§ **KUTIPAN TERPILIH**:
--------
Kedua ilmu itu saling berkaitan. Psikologi dan agama merupakan dasar atau
landasan dan sekaligus sebagai alat, baik untuk menyembuhkan gangguan mental mauun
untuk pembinaan kesehatan mental. Baik agama maupun psikologi dengan
psikoterafi berussaha membentuk, mengolah, membina dan mengembangkan
kepribadian yang utuh, kaya dan mantap.[8]
Pribadi
yang utuh atau kepribadian yang terintegrasi menunjukkan adanya susunan
hirarkis yang teratur dan kerjasama yang harmonis antara fungsi-fungsi kejiwaan
atau aspek-aspek mental. Kalau fungsi kejiwaan bekerja terpisah satu sama lain,
tidak ada keterarutan susunan secara hirakis, tidak ada penjalinan, tetapi tiap
fungsi atau aspek seolah-olah merupakan kesatuan yang berdiri sendiri, maka
kepribadian menunjukkan desintegrasi atau disharmoni. Demikian
pula kalau fungsi kejiwaan itu bekerja secara berlawanan. Kalau padas seseorang
terjadi kekacauan peranan fungsi kejiwaan maka keadaan mentalnya tegang.
Derajat integrasi dan keharmonisan menunjukkan dewrajat keutuhan kepribadian dan derajat kesehatan mental.[9]
Kesehatan
mental adalah ilemu yang meliputi sistem tentang prinsip-prinsip,
peraturan-peraturan serta prosedur-prosedur untuk mempertinggi kesehatan
rohani. Orang yang sehat mentalnya adalah orang yang dalam rohani ata dalam
hatinya merasa tenang, aman dan tentram. Beberapa pertemuan dibidang kedokteran
dijumpai sejumlah kasus yang membuktikan adanya hubungan antara jiwa dan badan
dalam ilmu kedokteran dikenal istilah psikosomatik (ke jiwa badanan). Yang
dimaksud dengan istilah tersebut adalah untuk menjelaskan bahwa terdapat
hubungan yang erat antara jiwa dan badan. Jika jiwa berada dalam kondisi yang
kurang normal seperti susah, cemas, gelisah dan sebagainya, maka badan turut
menderita. Orang yang merasa takut, langsung kehilangan nafsu makan dan
buang-buang air. Atau dalam keadaan kesal dan jengkel, perut seseorang terasa
menjadi kembung.
--------
§ **DATA YANG DIKAJI**:
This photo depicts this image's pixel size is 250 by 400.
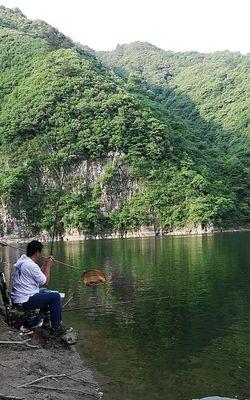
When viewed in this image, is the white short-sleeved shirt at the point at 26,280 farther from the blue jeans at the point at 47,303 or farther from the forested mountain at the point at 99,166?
the forested mountain at the point at 99,166

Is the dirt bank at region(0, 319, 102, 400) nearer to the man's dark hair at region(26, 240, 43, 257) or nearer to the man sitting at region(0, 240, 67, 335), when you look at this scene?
the man sitting at region(0, 240, 67, 335)

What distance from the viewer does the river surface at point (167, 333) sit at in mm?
11203

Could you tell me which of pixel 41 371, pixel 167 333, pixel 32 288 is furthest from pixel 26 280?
pixel 167 333

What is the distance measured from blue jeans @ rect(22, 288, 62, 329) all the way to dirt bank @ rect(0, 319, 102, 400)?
2.38ft

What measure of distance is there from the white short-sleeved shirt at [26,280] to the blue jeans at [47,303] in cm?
14

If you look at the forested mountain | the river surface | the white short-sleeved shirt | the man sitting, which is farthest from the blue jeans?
the forested mountain

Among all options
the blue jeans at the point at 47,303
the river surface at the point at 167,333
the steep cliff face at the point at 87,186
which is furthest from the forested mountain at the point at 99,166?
the blue jeans at the point at 47,303

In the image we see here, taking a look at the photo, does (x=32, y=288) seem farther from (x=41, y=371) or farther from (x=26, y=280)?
(x=41, y=371)

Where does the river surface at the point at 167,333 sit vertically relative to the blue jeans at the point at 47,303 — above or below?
below

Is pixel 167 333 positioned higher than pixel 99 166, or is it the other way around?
pixel 99 166

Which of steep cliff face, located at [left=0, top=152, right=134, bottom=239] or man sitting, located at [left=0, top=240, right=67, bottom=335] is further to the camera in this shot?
steep cliff face, located at [left=0, top=152, right=134, bottom=239]

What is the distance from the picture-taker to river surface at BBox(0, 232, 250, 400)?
11203 millimetres

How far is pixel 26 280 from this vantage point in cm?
1245

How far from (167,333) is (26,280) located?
5666 mm
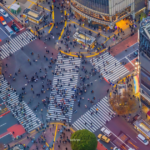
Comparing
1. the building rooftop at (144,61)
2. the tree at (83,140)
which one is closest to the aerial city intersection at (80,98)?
the tree at (83,140)

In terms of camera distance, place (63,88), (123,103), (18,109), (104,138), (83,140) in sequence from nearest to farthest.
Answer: (83,140)
(104,138)
(123,103)
(18,109)
(63,88)

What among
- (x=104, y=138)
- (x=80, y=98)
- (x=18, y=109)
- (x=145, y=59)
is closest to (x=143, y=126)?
(x=104, y=138)

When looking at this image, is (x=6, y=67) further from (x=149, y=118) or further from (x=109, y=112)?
(x=149, y=118)

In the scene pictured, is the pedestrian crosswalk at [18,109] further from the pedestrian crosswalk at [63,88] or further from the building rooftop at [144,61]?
the building rooftop at [144,61]

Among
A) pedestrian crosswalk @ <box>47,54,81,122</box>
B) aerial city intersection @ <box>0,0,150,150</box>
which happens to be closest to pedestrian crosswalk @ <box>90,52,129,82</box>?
aerial city intersection @ <box>0,0,150,150</box>

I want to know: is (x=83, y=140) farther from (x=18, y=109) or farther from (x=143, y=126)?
(x=18, y=109)

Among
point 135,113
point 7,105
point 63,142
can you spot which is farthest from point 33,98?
point 135,113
--------
§ **TUGAS**: Lanjutkan kutipan tentang agama, psikologi, dan kesehatan mental itu, dimulai setelah kalimat terakhirnya.

§ **JAWABAN**:
Di
bidang kedokteran dikenal beberapa macam pengobatan antara lain dengan
menggunakan bahan-bahan kimia (tablet,cairan suntuk atau obat minum), electro
thraphia (sorot sinar, getaran arus listrik), chitro practric(pijat
)dan lain nya. Selain itu juga dikenal pengobatan tradisional seperti tusuk
jarum (akupuntur), mandi uap, hingga ke cara pengobatan perdukunan.[10]
Di
luar cara-cara seperti itu, sejak berkembang psikoanalisis yang diperkenalkan
oleh Dr.Breuer dan S.Freud orang mulai mengenal pengobatan dengan hipotheria,
yaitu pengobatan dengan cara hynostis. Dan kemudian di kenal pula adanya
istilah psikoterapi atau autotherapia (penyembuhan diri sendiri) yang
dilakukan tanpa menggunakan bantuan obat-obatan biasa. Sesuai dengan istilah
nya, maka psikoterapi dan autotherapia digunakan untuk menyembuhkan pasien yang
menderita penyakit gangguan rohani atau jiwa. Dalam usaha penyembuhan itu
digunakan cara penyembuhan sendiri. Usaha yang dilakukan untuk mengobati pasien
yang menderita penyakit seperti itu, dalam kasus-kasus tertentu biasanya
dihubungkan dengan aspek keyakinan masing-masing.
Sejumlah
kasus yang menunjukkan adanya hubungan antara faktor keyakinan dengan kesehatan
jiwa atau mental tampaknya sudah disadari para ilmuan beberapa abad yang lalu.
Misalnya pernyataan Carel Gustay jung “di antara pasien saya yang
setengah baya, tidak seorang pun yang peyebab penyakit kejiwaannya tidak
dilatar belakangi oleh aspek agama”.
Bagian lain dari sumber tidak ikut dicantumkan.